**Tarefa proposta**
Dê prosseguimento ao texto sobre o consumo de frutas exóticas, a partir da última frase apresentada.

**Texto em estudo**
Para quem gosta de consumir as frutas exóticas, o preço não é problema. A maioria diz optar pela qualidade, como a comerciante Clysa Garcia Cid que gosta de experimentar frutas diferentes. ''Acho interessante e atraente essas novidades da fruticultura'', destaca.
A comerciante Lili Isper também diz não se importar com o preço pago nas frutas. ''Não faz parte do nosso hábito consumir frutas muito diferentes, mas acho que vale a pena experimentar produtos selecionados'', diz. Segundo o vendedor Paulo, de uma quitanda do Mercadão Shangri-lá, o seu público consumidor prima pela qualidades e pela novidade. ''Eles gostam de provar novos sabores. Alguns até acham caro, mas acabam levando porque aprovam o sabor'', afirma.
O gerente de outra quintanda, Gil Antunes, tem a mesma opinião. ''Aqui temos um outro público, que quer qualidade. Às vezes, eles até conhecem o nome, mas querem experimentar o sabor da fruta'', diz.

**Excerto do material**

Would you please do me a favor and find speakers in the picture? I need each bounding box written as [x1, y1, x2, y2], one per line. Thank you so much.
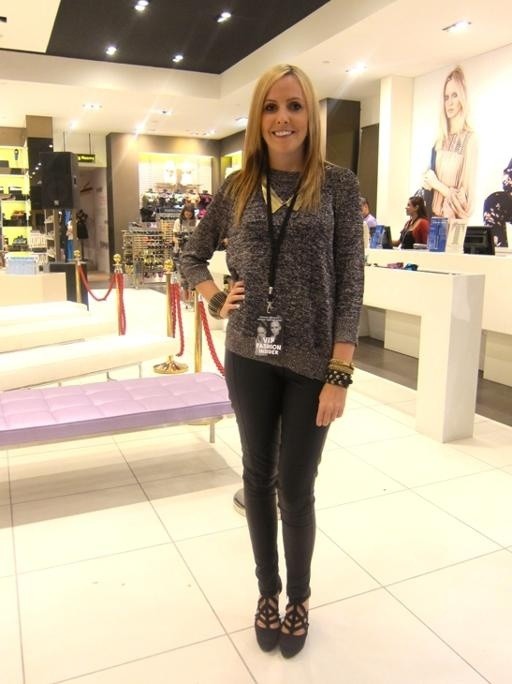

**Resposta esperada**
A agrônoma Lúcia Lázaro Lozano, do Departamento de Economia Rural (Deral) da Secretaria de Estado da Agricultura e do Abastecimento (Seab), explica que apesar do preço mais alto que o das frutas comuns, as exóticas têm mercado. ''A produção estadual de algumas dessas frutas é bem pequena, não cobre o mercado do Paraná. Por isso, é que há muita variedade importada'', avalia.
Já o presidente da Associação dos Atacadistas da Central de Abastecimento (Ceasa), de Londrina, Clóvis Tzusaki, atribui os preços elevados dessas frutas à pequena comercialização. Outro fator que contribui é a origem. ''Com certeza o preço destas frutas cairia se fossem produzidas na região'', opina. (F.M.)